Stated problem
Rewrite all of the material below with "white voting booth" changed to "white polling booth" wherever it occurs, keeping everything else the same. Leave the pictures out.

BEGIN Input

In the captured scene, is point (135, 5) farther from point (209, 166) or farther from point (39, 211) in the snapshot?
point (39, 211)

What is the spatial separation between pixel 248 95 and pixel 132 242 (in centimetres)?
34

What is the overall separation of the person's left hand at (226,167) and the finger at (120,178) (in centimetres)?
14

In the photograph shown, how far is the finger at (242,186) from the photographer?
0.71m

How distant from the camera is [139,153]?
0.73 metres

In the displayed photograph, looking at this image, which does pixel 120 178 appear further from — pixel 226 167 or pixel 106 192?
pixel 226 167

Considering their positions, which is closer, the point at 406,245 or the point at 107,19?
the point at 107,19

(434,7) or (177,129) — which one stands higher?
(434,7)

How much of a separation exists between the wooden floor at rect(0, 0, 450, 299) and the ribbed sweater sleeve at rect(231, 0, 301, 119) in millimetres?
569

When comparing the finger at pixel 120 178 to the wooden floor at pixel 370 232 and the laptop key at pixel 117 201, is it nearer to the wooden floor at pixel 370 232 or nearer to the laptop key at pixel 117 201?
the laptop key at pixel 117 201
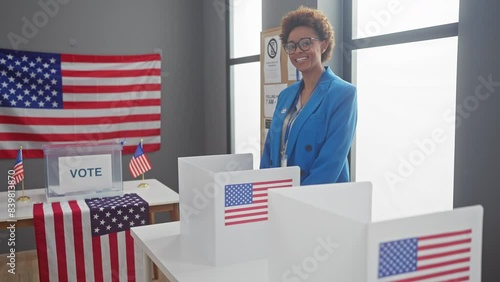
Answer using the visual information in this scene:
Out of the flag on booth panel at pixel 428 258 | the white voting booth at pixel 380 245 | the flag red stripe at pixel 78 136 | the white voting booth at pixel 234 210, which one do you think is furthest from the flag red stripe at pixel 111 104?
the flag on booth panel at pixel 428 258

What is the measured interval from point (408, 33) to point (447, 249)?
1.76m

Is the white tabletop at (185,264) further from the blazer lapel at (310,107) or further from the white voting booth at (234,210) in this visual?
the blazer lapel at (310,107)

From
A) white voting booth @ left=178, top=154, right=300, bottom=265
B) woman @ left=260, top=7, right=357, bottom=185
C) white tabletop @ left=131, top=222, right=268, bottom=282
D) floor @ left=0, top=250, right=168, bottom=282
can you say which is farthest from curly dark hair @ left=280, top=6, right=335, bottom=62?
floor @ left=0, top=250, right=168, bottom=282

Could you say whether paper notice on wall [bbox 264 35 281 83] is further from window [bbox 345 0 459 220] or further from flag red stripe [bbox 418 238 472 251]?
flag red stripe [bbox 418 238 472 251]

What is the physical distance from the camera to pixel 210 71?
15.1 ft

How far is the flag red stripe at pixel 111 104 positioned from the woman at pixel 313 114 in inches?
101

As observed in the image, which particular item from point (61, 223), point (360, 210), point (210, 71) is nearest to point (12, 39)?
point (210, 71)

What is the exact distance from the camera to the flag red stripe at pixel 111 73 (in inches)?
163

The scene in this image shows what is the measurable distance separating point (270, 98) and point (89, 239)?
5.27 feet

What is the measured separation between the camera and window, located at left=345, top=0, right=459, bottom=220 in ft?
7.23

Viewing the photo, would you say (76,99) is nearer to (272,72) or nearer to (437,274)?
(272,72)

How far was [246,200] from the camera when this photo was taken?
135cm

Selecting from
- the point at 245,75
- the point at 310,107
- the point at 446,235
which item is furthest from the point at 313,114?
the point at 245,75

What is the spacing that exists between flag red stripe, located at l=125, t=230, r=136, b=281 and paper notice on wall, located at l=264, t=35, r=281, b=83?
1487 millimetres
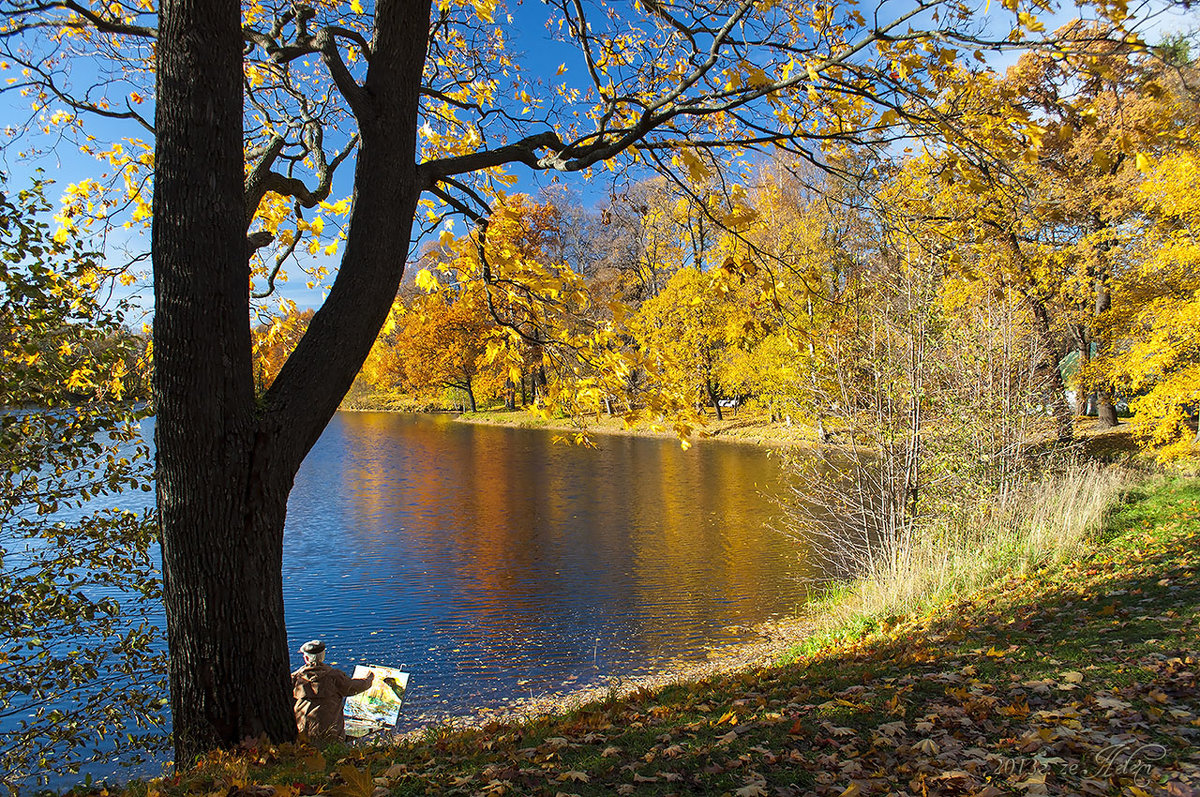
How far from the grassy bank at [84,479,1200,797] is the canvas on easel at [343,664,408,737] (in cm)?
251

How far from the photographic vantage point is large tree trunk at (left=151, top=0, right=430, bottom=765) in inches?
125

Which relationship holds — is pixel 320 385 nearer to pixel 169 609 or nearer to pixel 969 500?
pixel 169 609

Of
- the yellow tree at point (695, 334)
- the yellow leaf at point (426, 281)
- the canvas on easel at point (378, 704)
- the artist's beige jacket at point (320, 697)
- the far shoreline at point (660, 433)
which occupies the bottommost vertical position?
the canvas on easel at point (378, 704)

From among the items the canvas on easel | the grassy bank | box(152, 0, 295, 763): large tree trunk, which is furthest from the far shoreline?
box(152, 0, 295, 763): large tree trunk

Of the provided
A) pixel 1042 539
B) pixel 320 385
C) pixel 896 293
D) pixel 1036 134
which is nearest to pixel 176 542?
pixel 320 385

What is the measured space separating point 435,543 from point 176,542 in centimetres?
1080

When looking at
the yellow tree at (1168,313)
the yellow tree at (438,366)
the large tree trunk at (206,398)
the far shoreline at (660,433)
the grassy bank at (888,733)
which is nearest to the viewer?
the grassy bank at (888,733)

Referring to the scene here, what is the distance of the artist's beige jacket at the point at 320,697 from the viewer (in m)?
4.39

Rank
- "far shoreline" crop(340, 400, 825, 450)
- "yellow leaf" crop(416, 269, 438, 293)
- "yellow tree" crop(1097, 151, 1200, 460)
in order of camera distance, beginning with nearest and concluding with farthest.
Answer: "yellow leaf" crop(416, 269, 438, 293) → "yellow tree" crop(1097, 151, 1200, 460) → "far shoreline" crop(340, 400, 825, 450)

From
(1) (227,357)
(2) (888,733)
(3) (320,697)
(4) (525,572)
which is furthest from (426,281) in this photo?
(4) (525,572)

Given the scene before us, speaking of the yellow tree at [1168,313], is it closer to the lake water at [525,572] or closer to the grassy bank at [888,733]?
the lake water at [525,572]

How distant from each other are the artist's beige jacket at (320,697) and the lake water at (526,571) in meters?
2.28

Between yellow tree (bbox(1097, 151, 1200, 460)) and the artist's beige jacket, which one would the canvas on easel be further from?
yellow tree (bbox(1097, 151, 1200, 460))

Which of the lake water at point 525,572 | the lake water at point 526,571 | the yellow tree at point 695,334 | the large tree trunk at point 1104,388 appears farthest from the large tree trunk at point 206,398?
the yellow tree at point 695,334
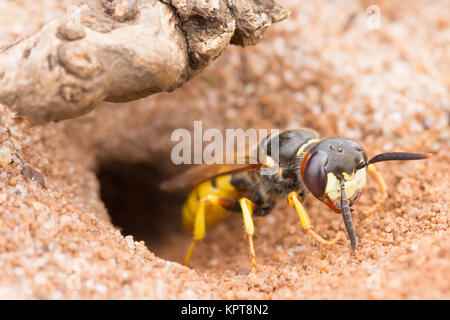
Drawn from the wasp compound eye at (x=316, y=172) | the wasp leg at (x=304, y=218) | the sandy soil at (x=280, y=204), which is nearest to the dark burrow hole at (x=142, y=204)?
the sandy soil at (x=280, y=204)

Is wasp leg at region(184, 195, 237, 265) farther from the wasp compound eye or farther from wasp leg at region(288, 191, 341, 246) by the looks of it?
the wasp compound eye

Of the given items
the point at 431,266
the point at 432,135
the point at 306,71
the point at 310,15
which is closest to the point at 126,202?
the point at 306,71

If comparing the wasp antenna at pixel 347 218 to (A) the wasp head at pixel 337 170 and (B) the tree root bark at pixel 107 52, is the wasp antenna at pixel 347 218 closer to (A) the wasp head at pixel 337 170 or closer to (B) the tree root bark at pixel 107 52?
(A) the wasp head at pixel 337 170

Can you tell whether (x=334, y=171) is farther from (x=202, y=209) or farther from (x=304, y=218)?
(x=202, y=209)

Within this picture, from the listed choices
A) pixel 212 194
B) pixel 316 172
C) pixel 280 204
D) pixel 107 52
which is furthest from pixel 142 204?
pixel 107 52

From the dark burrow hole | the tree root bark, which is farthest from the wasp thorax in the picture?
the dark burrow hole
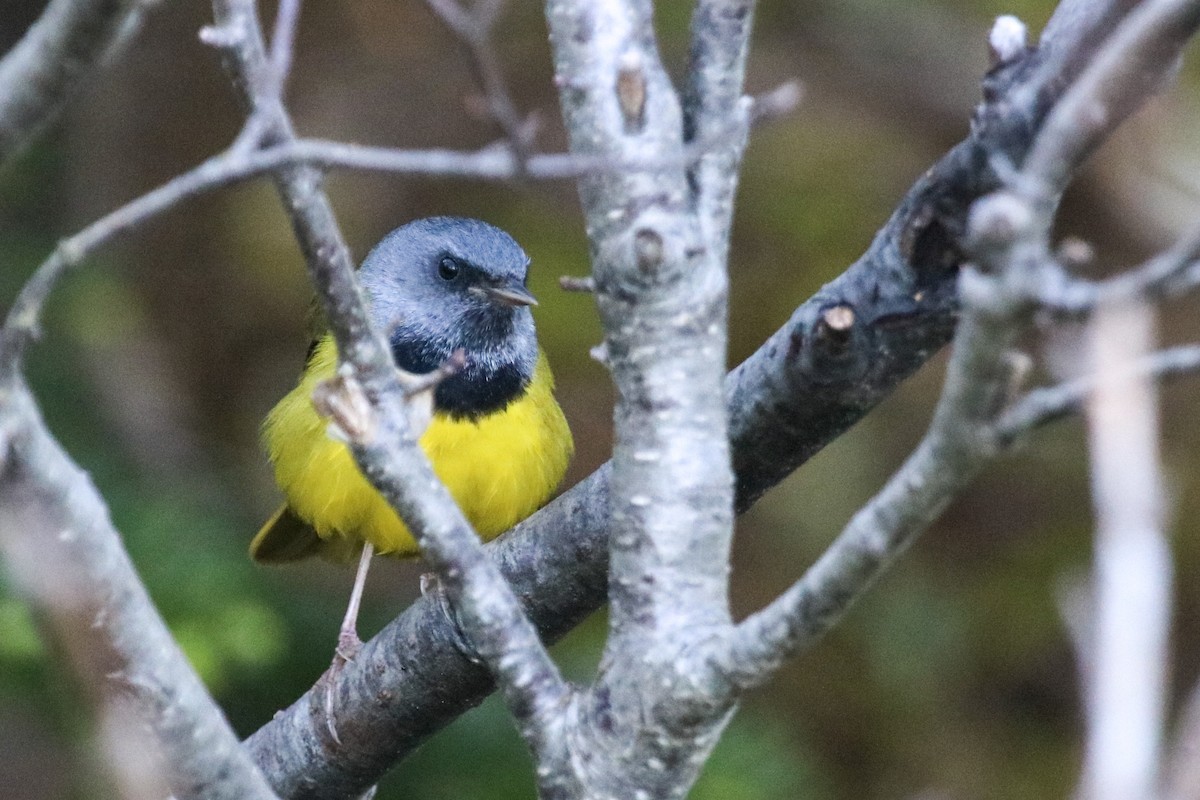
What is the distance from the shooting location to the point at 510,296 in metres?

END Input

The result
In the captured scene, is point (135, 5) farther from point (209, 166) or farther from point (39, 211) in the snapshot?
point (39, 211)

What is the spatial separation between pixel 248 95 and pixel 132 242 (in centimetres)?
34

What is the overall separation of the person's left hand at (226,167) and the finger at (120,178) (in centimetres)?
14

In the photograph shown, how far is the finger at (242,186) from the photographer?
0.71m

How distant from the camera is [139,153]?
0.73 metres

In the displayed photograph, looking at this image, which does pixel 120 178 appear further from — pixel 226 167 or pixel 106 192?
pixel 226 167

Considering their positions, which is closer, the point at 406,245 or the point at 107,19?
the point at 107,19

(434,7) or (177,129) — which one stands higher?
(434,7)

How much of a separation exists between the wooden floor at rect(0, 0, 450, 299) and the ribbed sweater sleeve at rect(231, 0, 301, 119) in millimetres?
569

When comparing the finger at pixel 120 178 to the wooden floor at pixel 370 232 and the laptop key at pixel 117 201, is it nearer to the wooden floor at pixel 370 232 or nearer to the laptop key at pixel 117 201?
the laptop key at pixel 117 201
Answer using the visual information in this scene:
Out of the flag on booth panel at pixel 428 258 | the white polling booth at pixel 380 245 | the flag red stripe at pixel 78 136 | the white polling booth at pixel 234 210, which one do you think is furthest from the flag red stripe at pixel 111 104?
the flag on booth panel at pixel 428 258

What is the measured interval from point (408, 33) to point (447, 249)?
1.76m

Is the white tabletop at (185,264) further from the blazer lapel at (310,107) or further from the white polling booth at (234,210) in this visual?
the blazer lapel at (310,107)

From
A) white polling booth @ left=178, top=154, right=300, bottom=265
B) woman @ left=260, top=7, right=357, bottom=185
C) white tabletop @ left=131, top=222, right=268, bottom=282
D) floor @ left=0, top=250, right=168, bottom=282
can you say which is farthest from curly dark hair @ left=280, top=6, right=335, bottom=62?
floor @ left=0, top=250, right=168, bottom=282

Could you say whether paper notice on wall [bbox 264 35 281 83] is further from window [bbox 345 0 459 220] or further from flag red stripe [bbox 418 238 472 251]?
flag red stripe [bbox 418 238 472 251]

What is the physical distance from the camera to pixel 210 71?
15.1 ft

How far is the flag red stripe at pixel 111 104 positioned from the woman at pixel 313 114 in inches?
101

As observed in the image, which particular item from point (61, 223), point (360, 210), point (210, 71) is nearest to point (12, 39)?
point (210, 71)

What is the exact distance from the camera to the flag red stripe at pixel 111 73 (in inches)?
163

The scene in this image shows what is the measurable distance separating point (270, 98) and point (89, 239)?
5.27 feet

What is the measured separation between the camera and window, located at left=345, top=0, right=459, bottom=220 in ft?
7.23

Viewing the photo, would you say (76,99) is nearer to (272,72) or nearer to (437,274)?
(272,72)

How far was [246,200] from the camera when this photo was taken?
135cm

Selecting from
- the point at 245,75
- the point at 310,107
- the point at 446,235
which item is furthest from the point at 313,114?
the point at 245,75

What is the spacing that exists between flag red stripe, located at l=125, t=230, r=136, b=281 and paper notice on wall, located at l=264, t=35, r=281, b=83?
1487 millimetres
How far from the grassy bank at [84,479,1200,797] is the canvas on easel at [343,664,408,737] (in cm)?
251

How far from the photographic vantage point is large tree trunk at (left=151, top=0, right=430, bottom=765) in inches?
125

Which relationship holds — is pixel 320 385 nearer to pixel 169 609 or nearer to pixel 969 500?
pixel 169 609

Of
- the yellow tree at point (695, 334)
- the yellow leaf at point (426, 281)
- the canvas on easel at point (378, 704)
- the artist's beige jacket at point (320, 697)
- the far shoreline at point (660, 433)
which occupies the bottommost vertical position?
the canvas on easel at point (378, 704)

From among the items the canvas on easel | the grassy bank | box(152, 0, 295, 763): large tree trunk, which is furthest from the far shoreline?
box(152, 0, 295, 763): large tree trunk

Of the provided
A) pixel 1042 539
B) pixel 320 385
C) pixel 896 293
D) pixel 1036 134
which is nearest to pixel 176 542?
pixel 320 385

What is the measured space separating point 435,543 from point 176,542 in centimetres?
1080

When looking at
the yellow tree at (1168,313)
the yellow tree at (438,366)
the large tree trunk at (206,398)
the far shoreline at (660,433)
the grassy bank at (888,733)
which is nearest to the viewer?
the grassy bank at (888,733)

Referring to the scene here, what is the distance of the artist's beige jacket at the point at 320,697 from the viewer (in m)?
4.39

Rank
- "far shoreline" crop(340, 400, 825, 450)
- "yellow leaf" crop(416, 269, 438, 293)
- "yellow tree" crop(1097, 151, 1200, 460)
in order of camera distance, beginning with nearest and concluding with farthest.
Answer: "yellow leaf" crop(416, 269, 438, 293) → "yellow tree" crop(1097, 151, 1200, 460) → "far shoreline" crop(340, 400, 825, 450)

From
(1) (227,357)
(2) (888,733)
(3) (320,697)
(4) (525,572)
which is furthest from (426,281) in this photo?
(4) (525,572)

Given the scene before us, speaking of the yellow tree at [1168,313], is it closer to the lake water at [525,572] or closer to the grassy bank at [888,733]?
the lake water at [525,572]

How distant from each other are the artist's beige jacket at (320,697) and the lake water at (526,571) in meters?
2.28

Between yellow tree (bbox(1097, 151, 1200, 460)) and the artist's beige jacket, which one would the canvas on easel be further from?
yellow tree (bbox(1097, 151, 1200, 460))

Which of the lake water at point 525,572 | the lake water at point 526,571 | the yellow tree at point 695,334 | the large tree trunk at point 1104,388 appears farthest from the large tree trunk at point 206,398?
the yellow tree at point 695,334
Drawn from the wasp compound eye at (x=316, y=172) | the wasp leg at (x=304, y=218) | the sandy soil at (x=280, y=204), which is nearest to the dark burrow hole at (x=142, y=204)?
the sandy soil at (x=280, y=204)

Is wasp leg at region(184, 195, 237, 265) farther from the wasp compound eye or farther from wasp leg at region(288, 191, 341, 246) by the looks of it?
the wasp compound eye

Of the given items
the point at 431,266
the point at 432,135
the point at 306,71
the point at 310,15
which is closest to the point at 126,202?
the point at 306,71

If comparing the wasp antenna at pixel 347 218 to (A) the wasp head at pixel 337 170 and (B) the tree root bark at pixel 107 52, is the wasp antenna at pixel 347 218 closer to (A) the wasp head at pixel 337 170 or closer to (B) the tree root bark at pixel 107 52?
(A) the wasp head at pixel 337 170

Can you tell whether (x=334, y=171) is farther from (x=202, y=209) or farther from (x=304, y=218)?
(x=202, y=209)

Within this picture, from the listed choices
A) pixel 212 194
B) pixel 316 172
C) pixel 280 204
D) pixel 107 52
which is furthest from pixel 142 204?
pixel 107 52

From the dark burrow hole | the tree root bark, which is farthest from the wasp thorax in the picture?
the dark burrow hole
What is the distance from the shooting location to the point at 510,296 in metres?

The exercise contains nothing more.